Ondanks dat de spoorlijn in Nederland bij het hoofdrailnet hoort, verzorgen treinstellen van Arriva vanaf 30 juni 2024 de treindienst tussen Liège en Maastricht. De treindienst op het baanvak wordt uitgevoerd door personeel van NMBS. Na Maastricht rijden de treinen als Drielandentrein door naar Heerlen en Aachen Hbf.

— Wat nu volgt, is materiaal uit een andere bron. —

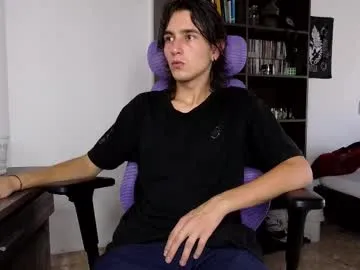 koreanboy2341 – webcam model profile photo Image 13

Met de overname van de concessie van de Limburgse stoptreindiensten eind 2016, wil Arriva ook met een zogenaamde Drielandentrein tussen Aachen, Heerlen, Maastricht en Liège gaan rijden. Terwijl de treindienst tussen Aachen en Maastricht in januari 2019 van start gaat, blijft de NMBS de treindienst naar Liège tot nader order zelf uitvoeren. Belangrijkste reden is dat de treinstellen van Arriva geen ERTMS hebben en dit voor de toelating op het Belgische spoor een vereiste is. Op 30 juni 2024 start uiteindelijk de rechtstreekse treindienst tussen Liège, Maastricht, Heerlen en Aachen. Omdat het baanvak tussen Maastricht en de Belgische grens tot het hoofdrailnet behoort, wordt de treindienst tussen Maastricht en Liège uitgevoerd door personeel van NS en NMBS. Het resterende deel van het traject naar Aachen rijdt personeel van Arriva de trein.

Materieelinzet

Tot 1954 worden alle treinen op de voormalige LM-lijn met stoomtractie gereden. In oktober dat jaar nemen Belgische diesellocomotieven de doorgaande internationale reizigerstreinen en goederentreinen over. De locomotiefwissels vinden doorgaans in Maastricht plaats. De nieuwe pendeldienst tussen Maastricht en Luik die datzelfde jaar van start gaat, wordt het nieuwe Plan X-materieel van NS gereden. Na de elektrificatie wordt de treindienst overgenomen door Belgische treinstellen. Hierbij zijn voornamelijk afwisselend klassieke motorstellen en MS80-83 treinstellen te zien. De intercitytreinen die tussen december 2006 en december 2011 tussen Maastricht en Brussel rijden, bestaan uit Belgische locomotieven en rijtuigen.

Met de komst van de Drielandentrein tussen Liège, Maastricht en Aachen wordt het Belgische materieel op 30 juni 2024 vervangen door de multicourante treinstellen van het type FLIRT 3 van Arriva.

Op de foto boven dit artikel rijdt NMBS-treinstel 398 op 10 september 2015 als stoptrein van Maastricht naar Hasselt Maastricht Randwyck binnen.